[[ Text provided, beginning ]]

Nominee | Best Audio | Excellence in Visual Art

Chad LaClair is an Artist, Designer and Co-Founder of The Molasses Flood, which created The Flame in the Flood.

Each year at GDC, MFA students from the NYU Game Center interview the Independent Games Festival nominees, asking them three questions about their development process. In addition to this interview, you can read all the insightful interviews from 2017 here. These conversations, and much more, will happen when the Game Center returns to GDC in 2018. Learn more about the Game Center at GDC 2017.

Corey Bertelsen: What main concept, image or question began this project?

Chad LaClair: So, we all came from Irrational Games.  So when that studio closed, Forrest [Dowling], who was the lead level designer on Bioshock Infinite, he started throwing around the idea of starting an independent studio, even if was just him and one other person, instead of going off to another AAA team immediately.

[[ Text provided, end ]]

Questions -
• 1. Translate this sentence from the interview above into Spanish: "Chad LaClair is an Artist, Designer and Co-Founder of The Molasses Flood, which created The Flame in the Flood."
• 2. Reproduce a passage of the interview above word for word, beginning at the words "Chad LaClair: So, we" and stopping after the words "AAA team immediately.".

[[ Source information, beginning ]]

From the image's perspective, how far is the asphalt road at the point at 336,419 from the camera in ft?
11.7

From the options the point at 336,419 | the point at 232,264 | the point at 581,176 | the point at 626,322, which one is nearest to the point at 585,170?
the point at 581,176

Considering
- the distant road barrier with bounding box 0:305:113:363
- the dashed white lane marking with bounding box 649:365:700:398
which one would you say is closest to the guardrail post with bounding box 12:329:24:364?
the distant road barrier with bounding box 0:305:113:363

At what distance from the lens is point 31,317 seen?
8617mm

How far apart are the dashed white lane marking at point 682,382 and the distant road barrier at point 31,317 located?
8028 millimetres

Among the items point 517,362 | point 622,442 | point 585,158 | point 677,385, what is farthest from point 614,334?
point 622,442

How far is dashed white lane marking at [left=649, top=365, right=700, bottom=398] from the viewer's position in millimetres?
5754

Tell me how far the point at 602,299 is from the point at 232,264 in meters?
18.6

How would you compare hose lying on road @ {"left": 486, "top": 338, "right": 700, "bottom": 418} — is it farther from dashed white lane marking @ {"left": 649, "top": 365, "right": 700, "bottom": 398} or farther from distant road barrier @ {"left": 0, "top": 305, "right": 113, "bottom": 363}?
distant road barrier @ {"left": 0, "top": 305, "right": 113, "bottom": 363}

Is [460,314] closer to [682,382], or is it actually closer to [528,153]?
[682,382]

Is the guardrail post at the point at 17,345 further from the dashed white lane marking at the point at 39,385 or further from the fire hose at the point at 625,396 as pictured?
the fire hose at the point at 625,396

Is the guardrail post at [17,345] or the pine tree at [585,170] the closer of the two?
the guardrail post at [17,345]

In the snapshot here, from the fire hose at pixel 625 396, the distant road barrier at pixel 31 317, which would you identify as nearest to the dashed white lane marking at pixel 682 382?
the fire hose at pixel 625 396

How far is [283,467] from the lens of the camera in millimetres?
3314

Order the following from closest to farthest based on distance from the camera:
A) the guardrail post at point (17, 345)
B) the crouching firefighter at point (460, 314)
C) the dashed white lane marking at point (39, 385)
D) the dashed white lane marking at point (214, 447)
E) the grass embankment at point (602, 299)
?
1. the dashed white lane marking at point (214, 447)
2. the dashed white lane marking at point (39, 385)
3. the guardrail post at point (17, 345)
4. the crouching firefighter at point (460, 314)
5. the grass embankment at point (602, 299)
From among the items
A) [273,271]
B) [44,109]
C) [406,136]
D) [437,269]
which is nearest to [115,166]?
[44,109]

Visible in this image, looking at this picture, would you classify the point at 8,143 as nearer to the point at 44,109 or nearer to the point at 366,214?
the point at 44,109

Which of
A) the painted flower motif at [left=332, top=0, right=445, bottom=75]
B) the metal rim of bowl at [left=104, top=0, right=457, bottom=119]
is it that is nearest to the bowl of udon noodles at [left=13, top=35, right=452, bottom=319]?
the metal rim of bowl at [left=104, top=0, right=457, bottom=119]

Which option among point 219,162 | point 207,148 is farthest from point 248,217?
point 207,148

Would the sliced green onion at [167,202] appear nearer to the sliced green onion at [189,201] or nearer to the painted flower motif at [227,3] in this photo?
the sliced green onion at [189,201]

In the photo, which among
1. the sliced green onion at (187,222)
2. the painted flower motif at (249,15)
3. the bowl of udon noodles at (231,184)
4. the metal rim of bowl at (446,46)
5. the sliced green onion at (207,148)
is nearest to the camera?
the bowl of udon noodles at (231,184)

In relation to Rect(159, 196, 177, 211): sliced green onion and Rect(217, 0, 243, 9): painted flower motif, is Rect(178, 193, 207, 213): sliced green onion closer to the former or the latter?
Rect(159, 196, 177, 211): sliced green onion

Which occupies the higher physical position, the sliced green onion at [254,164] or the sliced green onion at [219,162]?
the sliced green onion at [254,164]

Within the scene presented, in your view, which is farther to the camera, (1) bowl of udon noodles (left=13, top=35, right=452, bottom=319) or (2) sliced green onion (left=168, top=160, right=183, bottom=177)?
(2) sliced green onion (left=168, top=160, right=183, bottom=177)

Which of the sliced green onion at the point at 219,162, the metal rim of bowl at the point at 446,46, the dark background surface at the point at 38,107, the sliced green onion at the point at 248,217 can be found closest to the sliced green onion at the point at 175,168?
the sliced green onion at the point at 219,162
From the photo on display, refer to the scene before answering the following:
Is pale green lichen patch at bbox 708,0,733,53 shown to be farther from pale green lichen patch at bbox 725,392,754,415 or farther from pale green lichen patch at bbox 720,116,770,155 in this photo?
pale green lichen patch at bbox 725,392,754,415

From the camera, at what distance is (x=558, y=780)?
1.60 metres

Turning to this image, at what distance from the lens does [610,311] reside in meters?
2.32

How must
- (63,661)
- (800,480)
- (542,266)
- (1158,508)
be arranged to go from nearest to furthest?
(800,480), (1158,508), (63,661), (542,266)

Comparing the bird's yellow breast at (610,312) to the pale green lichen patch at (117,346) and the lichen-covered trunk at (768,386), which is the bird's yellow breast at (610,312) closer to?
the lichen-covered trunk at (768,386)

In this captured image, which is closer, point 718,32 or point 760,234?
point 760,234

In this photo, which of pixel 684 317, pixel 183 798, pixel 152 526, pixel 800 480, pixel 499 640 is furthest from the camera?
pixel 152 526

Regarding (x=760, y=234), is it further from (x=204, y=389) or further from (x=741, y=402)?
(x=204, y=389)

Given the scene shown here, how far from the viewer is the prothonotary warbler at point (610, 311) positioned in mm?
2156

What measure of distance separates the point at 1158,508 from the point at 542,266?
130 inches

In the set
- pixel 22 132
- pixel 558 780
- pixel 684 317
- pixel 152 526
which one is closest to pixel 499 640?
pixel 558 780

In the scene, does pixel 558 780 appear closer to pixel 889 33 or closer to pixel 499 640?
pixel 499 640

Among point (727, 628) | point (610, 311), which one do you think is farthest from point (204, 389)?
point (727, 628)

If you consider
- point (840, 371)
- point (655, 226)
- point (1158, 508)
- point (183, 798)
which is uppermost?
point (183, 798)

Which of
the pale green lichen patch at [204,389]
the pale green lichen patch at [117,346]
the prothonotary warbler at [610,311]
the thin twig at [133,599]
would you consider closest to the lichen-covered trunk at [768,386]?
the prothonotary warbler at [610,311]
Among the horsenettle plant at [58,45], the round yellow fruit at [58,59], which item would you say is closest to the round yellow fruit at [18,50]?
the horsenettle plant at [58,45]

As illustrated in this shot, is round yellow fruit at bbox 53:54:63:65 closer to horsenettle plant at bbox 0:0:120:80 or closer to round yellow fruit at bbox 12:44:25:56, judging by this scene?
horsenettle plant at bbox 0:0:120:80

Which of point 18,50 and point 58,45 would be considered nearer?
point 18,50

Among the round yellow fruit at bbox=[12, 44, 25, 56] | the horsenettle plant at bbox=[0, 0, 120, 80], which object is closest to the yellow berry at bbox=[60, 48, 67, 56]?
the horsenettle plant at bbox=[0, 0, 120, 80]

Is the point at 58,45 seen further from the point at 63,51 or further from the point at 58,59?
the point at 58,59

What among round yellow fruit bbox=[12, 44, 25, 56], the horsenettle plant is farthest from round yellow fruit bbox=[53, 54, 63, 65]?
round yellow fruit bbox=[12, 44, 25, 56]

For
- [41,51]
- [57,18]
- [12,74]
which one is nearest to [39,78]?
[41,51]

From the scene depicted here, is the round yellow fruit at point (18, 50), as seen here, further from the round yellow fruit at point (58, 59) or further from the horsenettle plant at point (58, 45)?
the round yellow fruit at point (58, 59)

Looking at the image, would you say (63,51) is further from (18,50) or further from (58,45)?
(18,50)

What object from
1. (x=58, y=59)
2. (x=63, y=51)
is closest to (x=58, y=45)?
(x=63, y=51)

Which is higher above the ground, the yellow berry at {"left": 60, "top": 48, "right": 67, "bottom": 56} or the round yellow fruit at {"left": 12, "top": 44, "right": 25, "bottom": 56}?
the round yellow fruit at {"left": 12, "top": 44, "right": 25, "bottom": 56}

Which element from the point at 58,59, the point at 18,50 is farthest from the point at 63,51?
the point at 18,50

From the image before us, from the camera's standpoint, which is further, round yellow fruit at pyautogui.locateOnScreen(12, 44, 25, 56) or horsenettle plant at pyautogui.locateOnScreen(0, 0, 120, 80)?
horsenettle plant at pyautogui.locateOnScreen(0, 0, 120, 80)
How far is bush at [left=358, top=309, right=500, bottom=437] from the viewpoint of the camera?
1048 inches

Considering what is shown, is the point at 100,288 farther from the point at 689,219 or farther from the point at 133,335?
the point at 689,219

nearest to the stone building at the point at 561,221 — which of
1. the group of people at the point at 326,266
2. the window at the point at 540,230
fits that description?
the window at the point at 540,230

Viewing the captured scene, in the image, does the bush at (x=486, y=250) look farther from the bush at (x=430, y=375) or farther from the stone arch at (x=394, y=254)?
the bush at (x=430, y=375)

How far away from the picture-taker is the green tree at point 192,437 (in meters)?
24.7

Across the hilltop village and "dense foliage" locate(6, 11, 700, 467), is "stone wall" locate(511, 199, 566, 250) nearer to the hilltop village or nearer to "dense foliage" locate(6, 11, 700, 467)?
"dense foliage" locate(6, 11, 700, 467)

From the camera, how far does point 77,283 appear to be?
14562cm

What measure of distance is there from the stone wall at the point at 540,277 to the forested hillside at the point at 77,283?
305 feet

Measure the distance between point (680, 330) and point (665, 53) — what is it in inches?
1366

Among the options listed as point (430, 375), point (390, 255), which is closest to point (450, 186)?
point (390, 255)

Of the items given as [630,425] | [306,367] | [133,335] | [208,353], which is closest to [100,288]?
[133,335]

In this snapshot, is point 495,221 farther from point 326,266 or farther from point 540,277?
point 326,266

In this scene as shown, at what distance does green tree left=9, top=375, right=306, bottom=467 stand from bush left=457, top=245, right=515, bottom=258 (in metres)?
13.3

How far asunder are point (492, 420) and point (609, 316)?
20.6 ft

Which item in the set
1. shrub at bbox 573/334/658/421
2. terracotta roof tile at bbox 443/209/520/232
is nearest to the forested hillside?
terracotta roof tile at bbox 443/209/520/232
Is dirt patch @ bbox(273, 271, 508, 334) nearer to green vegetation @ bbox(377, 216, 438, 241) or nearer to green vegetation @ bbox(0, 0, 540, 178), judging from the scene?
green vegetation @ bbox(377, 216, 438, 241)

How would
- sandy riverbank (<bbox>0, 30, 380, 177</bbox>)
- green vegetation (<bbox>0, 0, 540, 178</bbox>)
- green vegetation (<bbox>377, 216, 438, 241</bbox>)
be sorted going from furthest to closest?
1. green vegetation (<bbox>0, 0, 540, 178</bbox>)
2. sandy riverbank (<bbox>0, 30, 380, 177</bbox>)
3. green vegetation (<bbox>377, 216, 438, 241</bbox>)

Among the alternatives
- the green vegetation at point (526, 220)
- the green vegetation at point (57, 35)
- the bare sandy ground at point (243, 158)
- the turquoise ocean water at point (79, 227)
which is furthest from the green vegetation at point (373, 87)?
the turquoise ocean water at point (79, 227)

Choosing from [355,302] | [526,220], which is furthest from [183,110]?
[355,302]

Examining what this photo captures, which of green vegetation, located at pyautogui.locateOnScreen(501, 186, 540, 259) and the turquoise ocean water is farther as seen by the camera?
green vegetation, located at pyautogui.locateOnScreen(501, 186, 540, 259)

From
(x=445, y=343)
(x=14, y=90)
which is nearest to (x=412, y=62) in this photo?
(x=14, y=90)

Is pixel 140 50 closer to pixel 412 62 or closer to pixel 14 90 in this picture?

[[ Source information, end ]]

Solutions per task -
• 1. Chad LaClair es artista, diseñador y cofundador de The Molasses Flood, que creó The Flame in the Flood.

• 2.
Chad LaClair: So, we all came from Irrational Games.  So when that studio closed, Forrest [Dowling], who was the lead level designer on Bioshock Infinite, he started throwing around the idea of starting an independent studio, even if was just him and one other person, instead of going off to another AAA team immediately.